## Objective
Write out the lines below word for word, keeping every number, bracket and mark of punctuation the same.

## Provided records
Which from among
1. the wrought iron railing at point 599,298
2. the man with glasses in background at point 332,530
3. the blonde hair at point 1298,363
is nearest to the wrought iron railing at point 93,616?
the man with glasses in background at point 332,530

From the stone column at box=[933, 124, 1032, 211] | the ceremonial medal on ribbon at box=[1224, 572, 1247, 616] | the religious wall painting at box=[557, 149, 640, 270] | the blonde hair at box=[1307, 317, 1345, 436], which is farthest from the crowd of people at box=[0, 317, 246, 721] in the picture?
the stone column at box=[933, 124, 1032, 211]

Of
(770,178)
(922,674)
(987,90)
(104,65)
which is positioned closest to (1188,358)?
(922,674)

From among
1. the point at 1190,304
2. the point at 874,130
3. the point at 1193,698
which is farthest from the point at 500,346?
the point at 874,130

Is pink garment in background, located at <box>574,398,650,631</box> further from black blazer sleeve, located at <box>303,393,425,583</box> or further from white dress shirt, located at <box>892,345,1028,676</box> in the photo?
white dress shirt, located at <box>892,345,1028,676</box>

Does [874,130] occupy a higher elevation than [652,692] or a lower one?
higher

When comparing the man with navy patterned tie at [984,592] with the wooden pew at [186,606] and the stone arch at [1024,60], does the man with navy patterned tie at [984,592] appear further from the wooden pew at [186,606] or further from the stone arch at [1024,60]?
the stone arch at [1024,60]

## Answer to this exercise
Which from among
1. the wrought iron railing at point 599,298
2. the man with glasses in background at point 332,530
3. the blonde hair at point 1298,363
is nearest to the wrought iron railing at point 93,616?
the man with glasses in background at point 332,530

From the stone column at box=[933, 124, 1032, 211] | the ceremonial medal on ribbon at box=[1224, 572, 1247, 616] | the religious wall painting at box=[557, 149, 640, 270] | the blonde hair at box=[1307, 317, 1345, 436], which is farthest from the crowd of people at box=[0, 317, 246, 721] in the picture?
the stone column at box=[933, 124, 1032, 211]

Of
(770,178)
(922,674)
(987,90)
(104,65)
which is positioned closest to (1188,358)?
(922,674)

From among
1. the point at 1190,304
2. the point at 874,130
3. the point at 1193,698
which is farthest from the point at 500,346?
the point at 874,130

Is pink garment in background, located at <box>574,398,650,631</box> further from black blazer sleeve, located at <box>303,393,425,583</box> or further from white dress shirt, located at <box>892,345,1028,676</box> in the photo?
white dress shirt, located at <box>892,345,1028,676</box>

Does [874,130] occupy a higher elevation than [652,692] or a lower one?
higher

When comparing the man with navy patterned tie at [984,592] with the wooden pew at [186,606] and the stone arch at [1024,60], does the man with navy patterned tie at [984,592] appear further from the wooden pew at [186,606] or further from the stone arch at [1024,60]?
the stone arch at [1024,60]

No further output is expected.